• [ФРАГМЕНТ ДОКУМЕНТА]:
_ _ _ _

Выбрать главу

Как видно из этой записи, барон с первых же дней пребывания в Париже начал стучаться во все двери, чтобы добиться рекомендаций для возвращения в Америку. Можно только подивиться упорству, с которым, невзирая ни на что, он шел к своей цели.

И вот барон опять в Филадельфии. Но на сей раз не как безродный авантюрист. Ему, видно, крепко помогла торговля, которой он было занялся, в расстройстве чувств возвратясь из Америки. Теперь он располагал кое-каким капиталом. Остановился в лучшей гостинице, был прекрасно одет. Да, господин, имеющий деньги, называющий себя графом, кавалер одного из высших французских орденов, безусловно, производил выгодное впечатление. Теперь он уже не вымаливает какую-нибудь должность в армии Штатов, нет, он вынашивает более значительные планы. Он горит желанием организовать из завербованных в Европе людей так называемый Американский легион численностью до нескольких тысяч солдат, с кавалерией и артиллерией. После войны легионеры должны получить в Америке землю. А право на эту привилегию они оплатят собственной кровью.

Друзья советуют ему обратиться прямо к Вашингтону. Однако тот интуитивно не доверял барону и от встречи уклонился.

В это время в Филадельфию приехал посол Людовика шевалье де ла Люзерн. К счастью, барон был знаком с ним еще во Франции, встречался на светских приемах и тотчас нанес ему визит. Посол согласился написать Вашингтону письмо с просьбой терпеливо вникнуть в существо проекта создания Американского легиона.

И лед тронулся: Вашингтон изменил отношение к упрямому барону. Он со всей серьезностью ознакомился с его проектом, рукописный экземпляр которого до сих пор хранится в архивах министерства иностранных дел Америки, и ответил письмом, в котором подробно касался военно-технической стороны дела. Однако прежде всего отметил, что проведение в жизнь идеи барона будет зависеть от многого. Например, от политической обстановки в Европе; от того, как долго будет длиться война… Если барон уверен, что его люди смогут стать под ружье не далее, чем через год, такой легион может принести существенную пользу борьбе за независимость.

_ _ _ _

• [ВХОДНЫЕ ДАННЫЕ]:

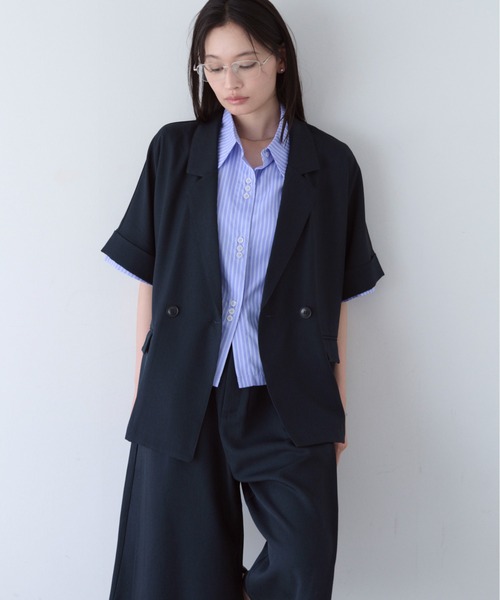 SOYEN(ソイエン)の「リネンライクフレンチスリーブダブルジャケット/セットアップ可(テーラードジャケット・レディース・ブラウン/ネイビー・F)」の3枚目の写真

_ _ _ _

Продолжите отрывок о бароне и Американском легионе, начав сразу после его последнего предложения.

• [ОТВЕТ К ЗАДАНИЮ]:
Ответ Вашингтона окрылил барона. Теперь, казалось ему, путь к успеху открыт. Его наконец примут в армию не ниже чем в звании генерала. Под его начало отдадут три корпуса Американского легиона. Правда, по этому вопросу должен был еще сказать свое слово конгресс, но это уже мало беспокоило барона, тем более что вскоре Вашингтон принял его, имел продолжительную беседу, после чего пригласил домой отобедать. Барон, конечно, обворожил жену главнокомандующего прекрасными манерами, столь несвойственными большинству военных, истинно польской галантностью, тактом, образованностью… и, надо полагать, рассказами о своей невероятной одиссее.

Особая комиссия утвердила проект Беневского по всем пунктам. Никогда за всю свою жизнь барон не был так оживлен, энергичен, откровенно счастлив. Теперь он почти не вспоминал о Мадагаскаре. Нет, кажется, его судьба определилась раз и навсегда!

И тут, как снежная лавина, на него обрушилось известие, что конгресс не утвердил решение комиссии. Предстояло повторное рассмотрение проекта. Как? Почему? Чьи это происки? Но не было ничьих происков. Как и предупреждал Вашингтон, к этому времени просто-напросто изменилась политическая ситуация. 19 октября 1781 года войска английского генерала лорда Корнвалиса капитулировали, что оказалось равнозначным поражению англичан в этой войне.

Железные нервы Беневского не выдержали. Он слег в постель. Все чаще он вспоминал старую Европу, где у него было немало огорчений. Но там по крайней мере осталась хоть одна страждущая по нему душа — Сусанна. Там у него были милые дочурки. Он пишет жене письма, полные горечи и сожалений. Ведь он был далек от какой-либо корысти, разве что тщеславен…

О, как понимала его Сусанна! Впрочем, способны понять и мы: барон действительно хотел помочь сражающимся Штатам в их справедливой войне. Это дополняет облик Беневского еще одной симпатичной чертой.

Барон знакомится в Лондоне с потомком Магеллана

Ступив на палубу корабля, отходившего в Европу, барон едва ли мог представить, что ему суждено возвратиться в Америку еще раз.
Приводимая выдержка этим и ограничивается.